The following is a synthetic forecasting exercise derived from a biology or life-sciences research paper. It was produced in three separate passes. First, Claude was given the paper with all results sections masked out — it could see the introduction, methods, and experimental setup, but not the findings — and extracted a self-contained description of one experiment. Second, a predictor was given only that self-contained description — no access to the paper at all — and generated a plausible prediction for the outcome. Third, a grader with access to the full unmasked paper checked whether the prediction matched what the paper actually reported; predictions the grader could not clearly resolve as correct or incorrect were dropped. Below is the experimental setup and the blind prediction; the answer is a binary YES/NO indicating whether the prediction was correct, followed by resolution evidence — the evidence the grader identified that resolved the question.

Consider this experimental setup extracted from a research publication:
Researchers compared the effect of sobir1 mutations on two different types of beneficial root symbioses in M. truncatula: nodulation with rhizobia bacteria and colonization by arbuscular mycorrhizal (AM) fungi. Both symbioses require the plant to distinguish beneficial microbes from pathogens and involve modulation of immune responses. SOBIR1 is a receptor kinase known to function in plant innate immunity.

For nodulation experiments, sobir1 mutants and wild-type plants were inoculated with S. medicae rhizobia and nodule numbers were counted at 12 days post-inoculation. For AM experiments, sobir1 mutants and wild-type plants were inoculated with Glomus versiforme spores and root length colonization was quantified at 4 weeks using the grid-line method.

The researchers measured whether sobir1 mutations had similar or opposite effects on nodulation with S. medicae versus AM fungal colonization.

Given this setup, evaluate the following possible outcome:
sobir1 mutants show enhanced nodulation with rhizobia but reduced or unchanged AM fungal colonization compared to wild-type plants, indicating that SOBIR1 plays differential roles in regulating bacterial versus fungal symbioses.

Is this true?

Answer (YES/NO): NO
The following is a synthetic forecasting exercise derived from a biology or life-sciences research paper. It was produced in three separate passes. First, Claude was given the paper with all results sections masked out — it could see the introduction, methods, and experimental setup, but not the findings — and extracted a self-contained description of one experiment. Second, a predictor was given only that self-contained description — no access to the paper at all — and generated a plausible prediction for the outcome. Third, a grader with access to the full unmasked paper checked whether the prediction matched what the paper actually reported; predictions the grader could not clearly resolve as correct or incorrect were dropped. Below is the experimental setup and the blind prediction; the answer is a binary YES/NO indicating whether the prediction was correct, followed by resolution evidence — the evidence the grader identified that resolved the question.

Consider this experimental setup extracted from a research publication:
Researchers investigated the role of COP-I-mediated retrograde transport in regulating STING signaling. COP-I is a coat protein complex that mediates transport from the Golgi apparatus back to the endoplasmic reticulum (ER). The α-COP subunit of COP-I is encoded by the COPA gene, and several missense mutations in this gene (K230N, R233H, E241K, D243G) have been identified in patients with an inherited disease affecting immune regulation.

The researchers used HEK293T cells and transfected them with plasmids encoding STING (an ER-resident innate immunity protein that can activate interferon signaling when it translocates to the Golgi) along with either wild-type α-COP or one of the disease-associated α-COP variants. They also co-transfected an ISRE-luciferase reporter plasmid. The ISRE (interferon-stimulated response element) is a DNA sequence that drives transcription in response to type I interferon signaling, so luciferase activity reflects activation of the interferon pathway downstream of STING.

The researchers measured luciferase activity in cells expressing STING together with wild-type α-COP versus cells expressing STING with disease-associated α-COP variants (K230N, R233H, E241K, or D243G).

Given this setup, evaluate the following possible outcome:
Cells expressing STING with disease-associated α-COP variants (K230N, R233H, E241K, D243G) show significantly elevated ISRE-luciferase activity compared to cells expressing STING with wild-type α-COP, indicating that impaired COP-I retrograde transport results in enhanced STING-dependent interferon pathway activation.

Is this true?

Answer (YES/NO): YES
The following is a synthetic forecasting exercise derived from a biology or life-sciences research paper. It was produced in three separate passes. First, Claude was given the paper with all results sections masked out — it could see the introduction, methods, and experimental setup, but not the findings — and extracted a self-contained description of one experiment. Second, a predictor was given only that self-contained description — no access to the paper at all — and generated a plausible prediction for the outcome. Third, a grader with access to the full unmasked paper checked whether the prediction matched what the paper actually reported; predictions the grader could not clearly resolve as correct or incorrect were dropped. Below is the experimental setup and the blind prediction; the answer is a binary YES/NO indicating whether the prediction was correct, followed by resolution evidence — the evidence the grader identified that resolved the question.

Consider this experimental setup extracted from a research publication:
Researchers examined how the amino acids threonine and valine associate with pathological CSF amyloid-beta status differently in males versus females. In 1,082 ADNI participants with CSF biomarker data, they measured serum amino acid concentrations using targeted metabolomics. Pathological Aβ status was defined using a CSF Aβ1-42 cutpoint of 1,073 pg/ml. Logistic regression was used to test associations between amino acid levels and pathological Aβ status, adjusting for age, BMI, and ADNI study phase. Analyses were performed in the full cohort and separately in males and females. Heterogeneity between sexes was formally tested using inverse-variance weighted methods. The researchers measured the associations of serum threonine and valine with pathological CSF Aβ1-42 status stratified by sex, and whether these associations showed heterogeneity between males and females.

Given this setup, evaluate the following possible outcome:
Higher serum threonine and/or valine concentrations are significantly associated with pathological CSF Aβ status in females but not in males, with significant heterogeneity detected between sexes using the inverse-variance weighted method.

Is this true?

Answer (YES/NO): NO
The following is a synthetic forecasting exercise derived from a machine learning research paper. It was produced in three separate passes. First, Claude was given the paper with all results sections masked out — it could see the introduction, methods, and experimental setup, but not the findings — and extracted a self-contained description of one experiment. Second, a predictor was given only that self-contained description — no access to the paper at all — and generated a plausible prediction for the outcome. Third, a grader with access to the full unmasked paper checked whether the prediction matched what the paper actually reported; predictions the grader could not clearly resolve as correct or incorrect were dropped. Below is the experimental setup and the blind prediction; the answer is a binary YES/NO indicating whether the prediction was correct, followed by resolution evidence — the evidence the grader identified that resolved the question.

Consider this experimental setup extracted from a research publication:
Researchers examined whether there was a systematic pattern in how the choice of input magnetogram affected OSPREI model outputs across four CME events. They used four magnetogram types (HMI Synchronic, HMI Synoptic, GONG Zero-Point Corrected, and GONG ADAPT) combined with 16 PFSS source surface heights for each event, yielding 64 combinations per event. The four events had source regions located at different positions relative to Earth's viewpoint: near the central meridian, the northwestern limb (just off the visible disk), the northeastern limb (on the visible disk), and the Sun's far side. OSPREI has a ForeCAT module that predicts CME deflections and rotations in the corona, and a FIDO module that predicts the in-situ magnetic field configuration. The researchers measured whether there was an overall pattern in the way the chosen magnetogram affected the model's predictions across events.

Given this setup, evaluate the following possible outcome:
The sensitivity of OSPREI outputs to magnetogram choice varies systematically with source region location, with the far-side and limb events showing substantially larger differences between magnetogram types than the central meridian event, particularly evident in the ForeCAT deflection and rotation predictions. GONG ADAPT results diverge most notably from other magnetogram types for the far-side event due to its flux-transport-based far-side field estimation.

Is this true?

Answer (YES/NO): NO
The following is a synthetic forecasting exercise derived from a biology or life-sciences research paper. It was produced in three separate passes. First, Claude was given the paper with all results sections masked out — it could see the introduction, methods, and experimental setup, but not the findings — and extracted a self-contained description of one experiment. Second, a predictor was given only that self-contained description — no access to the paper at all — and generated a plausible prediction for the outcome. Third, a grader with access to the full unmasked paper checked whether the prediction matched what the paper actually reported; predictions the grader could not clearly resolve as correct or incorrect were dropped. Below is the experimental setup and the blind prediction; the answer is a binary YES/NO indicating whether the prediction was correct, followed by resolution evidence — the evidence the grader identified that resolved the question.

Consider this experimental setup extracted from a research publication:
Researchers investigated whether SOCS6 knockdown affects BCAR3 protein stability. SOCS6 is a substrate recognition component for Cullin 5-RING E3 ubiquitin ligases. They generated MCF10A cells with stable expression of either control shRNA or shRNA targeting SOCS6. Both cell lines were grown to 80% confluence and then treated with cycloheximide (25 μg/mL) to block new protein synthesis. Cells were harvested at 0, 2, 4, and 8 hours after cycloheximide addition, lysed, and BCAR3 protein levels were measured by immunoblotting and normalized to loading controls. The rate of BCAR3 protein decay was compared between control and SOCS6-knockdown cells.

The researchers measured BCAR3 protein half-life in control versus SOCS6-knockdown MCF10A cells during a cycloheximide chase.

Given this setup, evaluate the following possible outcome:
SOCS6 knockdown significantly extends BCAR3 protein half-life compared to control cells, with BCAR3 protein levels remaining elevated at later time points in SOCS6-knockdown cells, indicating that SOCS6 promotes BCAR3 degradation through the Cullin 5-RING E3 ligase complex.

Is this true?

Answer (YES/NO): YES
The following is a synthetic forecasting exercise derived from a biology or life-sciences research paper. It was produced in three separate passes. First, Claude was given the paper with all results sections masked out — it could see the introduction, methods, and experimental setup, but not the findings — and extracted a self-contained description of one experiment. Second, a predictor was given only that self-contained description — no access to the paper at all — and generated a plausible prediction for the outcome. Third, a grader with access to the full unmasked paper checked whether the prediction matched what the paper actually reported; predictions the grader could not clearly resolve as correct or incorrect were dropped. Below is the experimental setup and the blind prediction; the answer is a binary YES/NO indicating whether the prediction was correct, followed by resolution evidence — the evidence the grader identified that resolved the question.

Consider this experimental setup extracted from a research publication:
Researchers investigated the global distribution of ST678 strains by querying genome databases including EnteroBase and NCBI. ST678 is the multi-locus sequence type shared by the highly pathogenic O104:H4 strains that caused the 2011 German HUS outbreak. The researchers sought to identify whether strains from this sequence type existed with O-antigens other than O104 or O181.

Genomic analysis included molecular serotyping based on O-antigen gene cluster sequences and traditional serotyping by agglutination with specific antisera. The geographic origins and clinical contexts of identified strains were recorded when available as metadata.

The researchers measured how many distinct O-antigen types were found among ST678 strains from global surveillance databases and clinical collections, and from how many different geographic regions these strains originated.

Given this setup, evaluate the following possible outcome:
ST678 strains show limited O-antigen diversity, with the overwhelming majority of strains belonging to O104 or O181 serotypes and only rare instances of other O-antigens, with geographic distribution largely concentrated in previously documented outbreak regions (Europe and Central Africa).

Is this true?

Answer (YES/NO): NO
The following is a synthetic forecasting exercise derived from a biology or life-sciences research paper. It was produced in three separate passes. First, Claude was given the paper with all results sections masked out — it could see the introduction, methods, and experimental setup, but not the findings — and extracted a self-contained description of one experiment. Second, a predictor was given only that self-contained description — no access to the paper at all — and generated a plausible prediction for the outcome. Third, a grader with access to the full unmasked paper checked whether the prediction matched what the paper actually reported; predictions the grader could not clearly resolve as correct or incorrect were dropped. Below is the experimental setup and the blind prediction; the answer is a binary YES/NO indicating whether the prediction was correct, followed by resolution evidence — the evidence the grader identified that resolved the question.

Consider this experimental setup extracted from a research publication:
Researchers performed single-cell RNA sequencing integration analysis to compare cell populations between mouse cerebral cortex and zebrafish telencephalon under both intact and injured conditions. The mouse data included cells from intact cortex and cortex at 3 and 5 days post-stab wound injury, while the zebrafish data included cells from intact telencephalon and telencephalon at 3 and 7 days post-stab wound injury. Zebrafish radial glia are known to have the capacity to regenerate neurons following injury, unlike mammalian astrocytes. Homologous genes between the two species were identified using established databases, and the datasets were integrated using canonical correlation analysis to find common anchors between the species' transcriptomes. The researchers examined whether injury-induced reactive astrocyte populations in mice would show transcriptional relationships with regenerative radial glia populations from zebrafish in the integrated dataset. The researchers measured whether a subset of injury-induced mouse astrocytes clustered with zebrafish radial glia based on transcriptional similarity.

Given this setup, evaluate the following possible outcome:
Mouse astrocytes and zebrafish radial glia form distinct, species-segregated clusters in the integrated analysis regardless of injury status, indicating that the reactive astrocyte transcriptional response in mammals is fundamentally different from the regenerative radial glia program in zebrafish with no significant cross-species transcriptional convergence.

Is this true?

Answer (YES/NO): NO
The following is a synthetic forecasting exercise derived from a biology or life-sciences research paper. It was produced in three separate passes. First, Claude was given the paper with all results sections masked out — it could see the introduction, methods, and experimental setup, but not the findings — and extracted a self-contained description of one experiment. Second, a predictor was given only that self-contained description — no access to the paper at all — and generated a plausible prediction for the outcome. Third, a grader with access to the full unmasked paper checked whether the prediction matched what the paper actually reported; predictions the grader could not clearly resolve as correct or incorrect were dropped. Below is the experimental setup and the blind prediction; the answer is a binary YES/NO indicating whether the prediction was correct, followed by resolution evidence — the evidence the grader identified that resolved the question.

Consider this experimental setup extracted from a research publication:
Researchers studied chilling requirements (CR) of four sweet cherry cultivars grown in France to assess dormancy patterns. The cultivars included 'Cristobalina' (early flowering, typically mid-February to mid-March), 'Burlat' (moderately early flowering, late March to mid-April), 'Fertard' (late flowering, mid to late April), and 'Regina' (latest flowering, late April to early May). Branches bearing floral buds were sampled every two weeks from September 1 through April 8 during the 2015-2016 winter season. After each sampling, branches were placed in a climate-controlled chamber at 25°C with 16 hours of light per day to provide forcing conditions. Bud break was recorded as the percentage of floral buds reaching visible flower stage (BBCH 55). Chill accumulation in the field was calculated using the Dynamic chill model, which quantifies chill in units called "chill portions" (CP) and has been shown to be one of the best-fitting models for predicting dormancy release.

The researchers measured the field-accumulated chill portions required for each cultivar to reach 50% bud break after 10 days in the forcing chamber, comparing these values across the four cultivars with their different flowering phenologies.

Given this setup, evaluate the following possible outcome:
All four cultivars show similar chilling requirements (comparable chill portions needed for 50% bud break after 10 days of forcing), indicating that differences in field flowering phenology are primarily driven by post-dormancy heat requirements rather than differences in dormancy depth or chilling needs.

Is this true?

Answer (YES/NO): NO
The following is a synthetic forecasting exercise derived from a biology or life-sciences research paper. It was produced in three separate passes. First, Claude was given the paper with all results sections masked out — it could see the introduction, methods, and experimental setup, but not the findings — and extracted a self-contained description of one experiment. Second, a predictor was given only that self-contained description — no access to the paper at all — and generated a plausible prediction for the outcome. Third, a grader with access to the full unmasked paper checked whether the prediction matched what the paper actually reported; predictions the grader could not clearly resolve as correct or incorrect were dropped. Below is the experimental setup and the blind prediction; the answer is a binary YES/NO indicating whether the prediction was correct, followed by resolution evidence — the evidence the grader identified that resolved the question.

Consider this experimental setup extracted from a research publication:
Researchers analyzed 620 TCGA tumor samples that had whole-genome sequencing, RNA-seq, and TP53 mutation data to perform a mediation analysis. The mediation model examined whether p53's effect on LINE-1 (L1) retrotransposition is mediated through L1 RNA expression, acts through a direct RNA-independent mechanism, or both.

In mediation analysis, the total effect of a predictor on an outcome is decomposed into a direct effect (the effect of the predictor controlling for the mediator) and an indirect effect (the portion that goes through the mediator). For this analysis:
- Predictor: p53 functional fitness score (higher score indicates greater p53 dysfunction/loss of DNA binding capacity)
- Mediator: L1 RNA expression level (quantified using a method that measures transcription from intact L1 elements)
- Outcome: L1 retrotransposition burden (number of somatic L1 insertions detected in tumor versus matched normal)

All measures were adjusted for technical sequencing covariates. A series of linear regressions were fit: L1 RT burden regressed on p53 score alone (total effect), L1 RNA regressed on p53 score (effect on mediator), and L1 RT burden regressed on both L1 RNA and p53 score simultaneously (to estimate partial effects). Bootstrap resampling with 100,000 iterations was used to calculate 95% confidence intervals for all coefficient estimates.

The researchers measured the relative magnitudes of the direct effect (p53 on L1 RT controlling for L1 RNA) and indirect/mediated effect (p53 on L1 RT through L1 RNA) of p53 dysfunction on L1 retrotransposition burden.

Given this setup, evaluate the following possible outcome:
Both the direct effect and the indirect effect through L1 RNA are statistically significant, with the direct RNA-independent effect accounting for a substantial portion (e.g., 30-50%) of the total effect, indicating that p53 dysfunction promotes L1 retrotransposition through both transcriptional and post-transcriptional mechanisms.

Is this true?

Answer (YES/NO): YES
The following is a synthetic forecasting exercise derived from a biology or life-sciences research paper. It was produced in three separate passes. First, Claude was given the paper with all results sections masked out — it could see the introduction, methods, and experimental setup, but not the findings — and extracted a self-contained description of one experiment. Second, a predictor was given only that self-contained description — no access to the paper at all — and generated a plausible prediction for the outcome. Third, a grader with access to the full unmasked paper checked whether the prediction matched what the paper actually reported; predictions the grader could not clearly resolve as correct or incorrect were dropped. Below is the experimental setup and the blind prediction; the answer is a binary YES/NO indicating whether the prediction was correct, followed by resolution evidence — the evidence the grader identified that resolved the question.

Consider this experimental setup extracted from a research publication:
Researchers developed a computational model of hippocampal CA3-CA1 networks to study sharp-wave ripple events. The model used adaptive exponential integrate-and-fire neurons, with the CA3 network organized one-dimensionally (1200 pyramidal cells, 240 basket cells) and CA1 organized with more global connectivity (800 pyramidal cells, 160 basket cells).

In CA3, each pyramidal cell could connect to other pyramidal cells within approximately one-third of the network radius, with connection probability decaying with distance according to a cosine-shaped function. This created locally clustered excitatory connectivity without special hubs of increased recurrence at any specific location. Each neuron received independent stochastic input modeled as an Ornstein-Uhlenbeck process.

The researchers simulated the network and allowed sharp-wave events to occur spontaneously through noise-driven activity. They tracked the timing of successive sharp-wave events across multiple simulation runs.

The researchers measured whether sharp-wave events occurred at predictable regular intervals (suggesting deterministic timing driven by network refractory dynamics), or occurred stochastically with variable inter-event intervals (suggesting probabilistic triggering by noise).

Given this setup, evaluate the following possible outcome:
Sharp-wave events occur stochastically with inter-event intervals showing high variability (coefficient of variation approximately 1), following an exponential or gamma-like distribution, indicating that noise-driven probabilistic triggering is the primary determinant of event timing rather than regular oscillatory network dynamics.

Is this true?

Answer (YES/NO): YES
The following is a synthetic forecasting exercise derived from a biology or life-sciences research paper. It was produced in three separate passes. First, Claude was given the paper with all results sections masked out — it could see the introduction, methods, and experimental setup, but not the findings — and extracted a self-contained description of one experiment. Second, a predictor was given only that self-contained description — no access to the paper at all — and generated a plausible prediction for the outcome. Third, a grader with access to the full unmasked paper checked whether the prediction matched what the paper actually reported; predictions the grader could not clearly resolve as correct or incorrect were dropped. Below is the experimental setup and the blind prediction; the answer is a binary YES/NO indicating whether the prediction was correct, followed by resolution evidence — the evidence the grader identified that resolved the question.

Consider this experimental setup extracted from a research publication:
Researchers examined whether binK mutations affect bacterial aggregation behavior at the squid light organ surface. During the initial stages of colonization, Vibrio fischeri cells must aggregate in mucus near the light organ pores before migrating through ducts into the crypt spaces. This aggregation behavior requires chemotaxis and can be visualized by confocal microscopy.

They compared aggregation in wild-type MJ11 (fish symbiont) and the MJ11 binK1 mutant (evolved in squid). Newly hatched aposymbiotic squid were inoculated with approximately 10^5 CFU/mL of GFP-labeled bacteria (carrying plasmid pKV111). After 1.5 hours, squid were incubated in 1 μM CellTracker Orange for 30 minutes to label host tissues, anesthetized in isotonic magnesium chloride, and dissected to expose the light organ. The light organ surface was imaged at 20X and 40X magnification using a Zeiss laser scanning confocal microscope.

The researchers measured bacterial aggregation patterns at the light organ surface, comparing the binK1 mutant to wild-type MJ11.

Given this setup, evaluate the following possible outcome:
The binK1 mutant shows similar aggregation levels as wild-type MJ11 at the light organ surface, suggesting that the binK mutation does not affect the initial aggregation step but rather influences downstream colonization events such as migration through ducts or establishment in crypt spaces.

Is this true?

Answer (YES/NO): NO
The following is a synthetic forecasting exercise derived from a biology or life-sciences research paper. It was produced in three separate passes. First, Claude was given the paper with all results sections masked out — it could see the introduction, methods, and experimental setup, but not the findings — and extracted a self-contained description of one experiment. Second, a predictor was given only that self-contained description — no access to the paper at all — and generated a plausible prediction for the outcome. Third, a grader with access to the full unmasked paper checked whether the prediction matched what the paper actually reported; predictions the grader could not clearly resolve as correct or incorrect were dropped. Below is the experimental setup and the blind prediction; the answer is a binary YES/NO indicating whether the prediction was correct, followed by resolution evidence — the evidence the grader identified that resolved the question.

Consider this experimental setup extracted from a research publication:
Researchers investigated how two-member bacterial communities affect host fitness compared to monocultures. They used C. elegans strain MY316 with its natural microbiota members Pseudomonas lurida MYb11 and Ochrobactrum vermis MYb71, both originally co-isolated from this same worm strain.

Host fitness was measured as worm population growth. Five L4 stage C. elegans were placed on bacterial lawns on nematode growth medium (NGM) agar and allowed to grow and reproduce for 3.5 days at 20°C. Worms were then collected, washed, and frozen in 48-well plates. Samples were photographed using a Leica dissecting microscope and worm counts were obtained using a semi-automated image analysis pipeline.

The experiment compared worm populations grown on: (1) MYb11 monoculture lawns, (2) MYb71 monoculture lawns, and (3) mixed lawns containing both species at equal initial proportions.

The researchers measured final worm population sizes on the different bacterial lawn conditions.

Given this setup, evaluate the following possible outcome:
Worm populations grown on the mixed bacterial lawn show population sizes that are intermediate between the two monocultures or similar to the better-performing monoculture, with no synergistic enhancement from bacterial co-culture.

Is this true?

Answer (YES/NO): NO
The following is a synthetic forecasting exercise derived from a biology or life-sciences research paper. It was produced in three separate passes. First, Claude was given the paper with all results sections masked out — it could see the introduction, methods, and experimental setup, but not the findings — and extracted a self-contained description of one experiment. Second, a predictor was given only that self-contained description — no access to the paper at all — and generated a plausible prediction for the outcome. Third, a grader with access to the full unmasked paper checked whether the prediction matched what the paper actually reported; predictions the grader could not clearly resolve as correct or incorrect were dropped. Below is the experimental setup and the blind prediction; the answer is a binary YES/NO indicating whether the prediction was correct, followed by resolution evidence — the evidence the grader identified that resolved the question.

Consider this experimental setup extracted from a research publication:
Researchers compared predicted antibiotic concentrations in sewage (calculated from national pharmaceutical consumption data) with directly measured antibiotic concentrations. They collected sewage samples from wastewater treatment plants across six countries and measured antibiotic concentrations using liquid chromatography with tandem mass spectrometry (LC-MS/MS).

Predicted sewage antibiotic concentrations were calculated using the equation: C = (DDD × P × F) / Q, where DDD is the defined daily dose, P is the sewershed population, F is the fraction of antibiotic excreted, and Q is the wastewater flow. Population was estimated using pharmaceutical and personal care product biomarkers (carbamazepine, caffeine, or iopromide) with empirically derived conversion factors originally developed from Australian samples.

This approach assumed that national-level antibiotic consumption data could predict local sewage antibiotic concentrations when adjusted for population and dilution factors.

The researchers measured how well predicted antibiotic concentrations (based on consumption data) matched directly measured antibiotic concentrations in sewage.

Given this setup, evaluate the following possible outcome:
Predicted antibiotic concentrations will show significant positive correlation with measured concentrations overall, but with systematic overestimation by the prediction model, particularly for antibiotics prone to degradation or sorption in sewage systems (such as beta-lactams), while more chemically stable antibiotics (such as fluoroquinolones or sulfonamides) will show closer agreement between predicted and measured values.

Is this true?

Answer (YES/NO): NO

ACTIVITY
Search term "monocultures": return each line of the data that contains it.

ANSWER AREA
Researchers investigated how two-member bacterial communities affect host fitness compared to monocultures. They used C. elegans strain MY316 with its natural microbiota members Pseudomonas lurida MYb11 and Ochrobactrum vermis MYb71, both originally co-isolated from this same worm strain.
Worm populations grown on the mixed bacterial lawn show population sizes that are intermediate between the two monocultures or similar to the better-performing monoculture, with no synergistic enhancement from bacterial co-culture.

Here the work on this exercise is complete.